La imagen del laberinto es universal y fascinante. Está presente en las diferentes culturas de la humanidad desde el principio de los tiempos. Se han encontrado algunos en galerías funerarias datadas hace 4.500 años. El término procede del griego lábrys: hacha de dos filos. Fue el emblema del rey Minos de Creta y se asocia con divinidades relacionadas a la serpiente. Se han encontrado a lo largo de todo el Mediterráneo. Pueblos tan diferentes como los fenicios y los egipcios los dibujaban. Los encontramos en catedrales europeas del medievo y en construcciones de Asía y América. En tiempos modernos también se han utilizado para estudiar el comportamiento animal y para entrenar la inteligencia de robots.

Según el historiador Mircea Eliade hacen referencia a la iniciación del mundo subterráneo o inconsciente, a la muerte simbólica que conduce al renacimiento espiritual. Son como mapas orientativos que guían al alma en su regeneración. Se asocian a rituales de fertilidad y según el antropólogo Frazer son signos de protección. Umberto Eco señala que los hay espirales, ramificados y en forma de red. En cualquier caso, parece ser que es fácil entrar, pero no salir.
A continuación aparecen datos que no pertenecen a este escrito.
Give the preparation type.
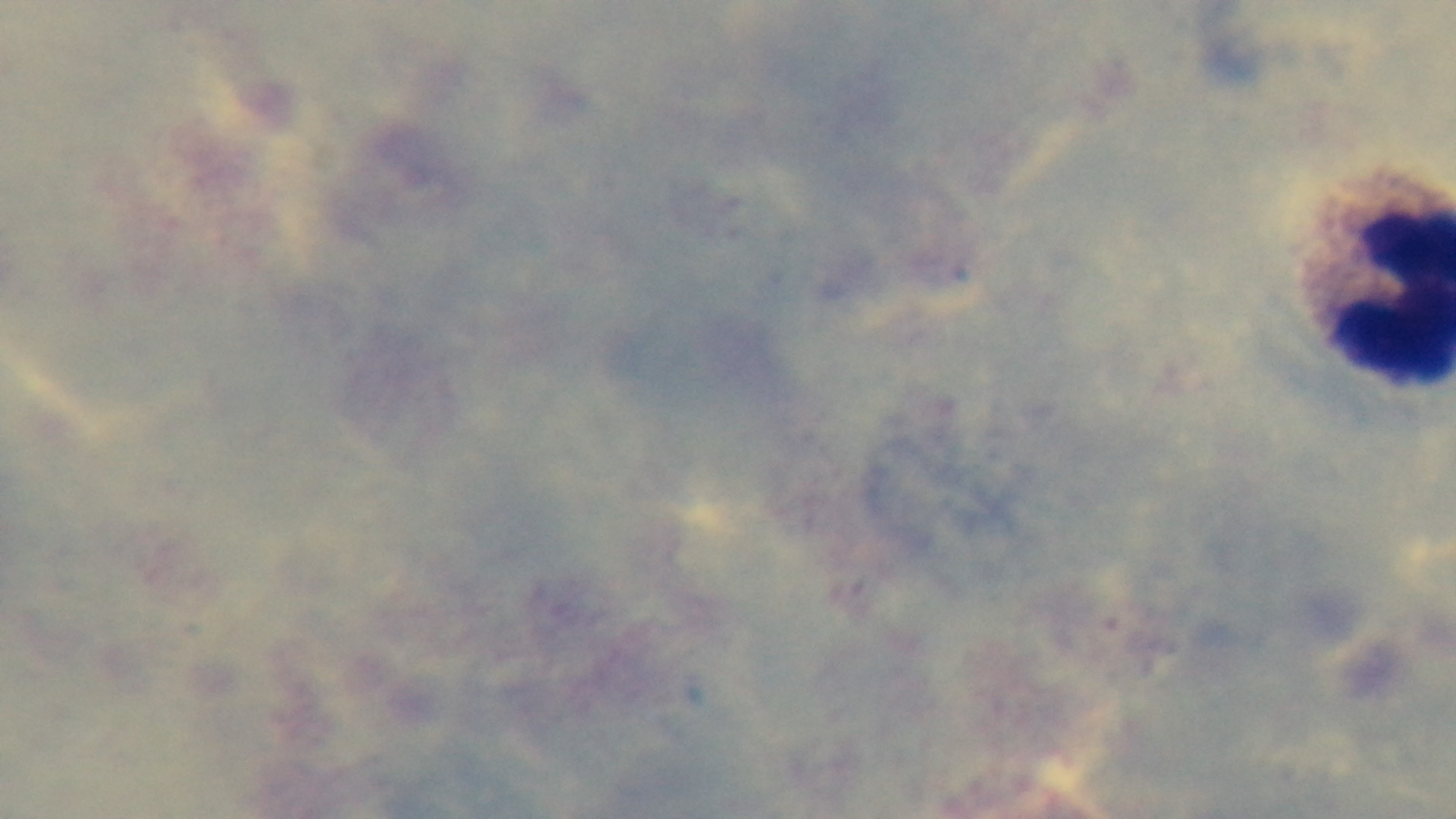

Thick.

Summary:
  - Field of view: single
  - Objective: 100x oil immersion
  - Modality: light microscopy
  - Malaria status: negative
  - Capture: mounted 4K digital camera
  - Stain: Giemsa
La tecnología nos ha sumergido en el dilema de escoger qué camino tomar en este laberinto invisible ¿Tal vez ya estábamos en él y no éramos conscientes de ello? Según la tradición, hay dos formas de escapar: utilizando el hilo de Ariadna, hija de Minos, cuya estrategia de desandar el camino a través del razonamiento inverso, condujo al héroe Teseo hasta la salida; o como Dédalo, desplegando las alas de la invención, la intuición clarividente y la fe en nuestros recursos. En cualquier caso, sea cual fuere nuestra elección y aunque recibamos ayuda, necesitaremos tener presente los valores humanistas para salir airosos de esta transición tecnológica.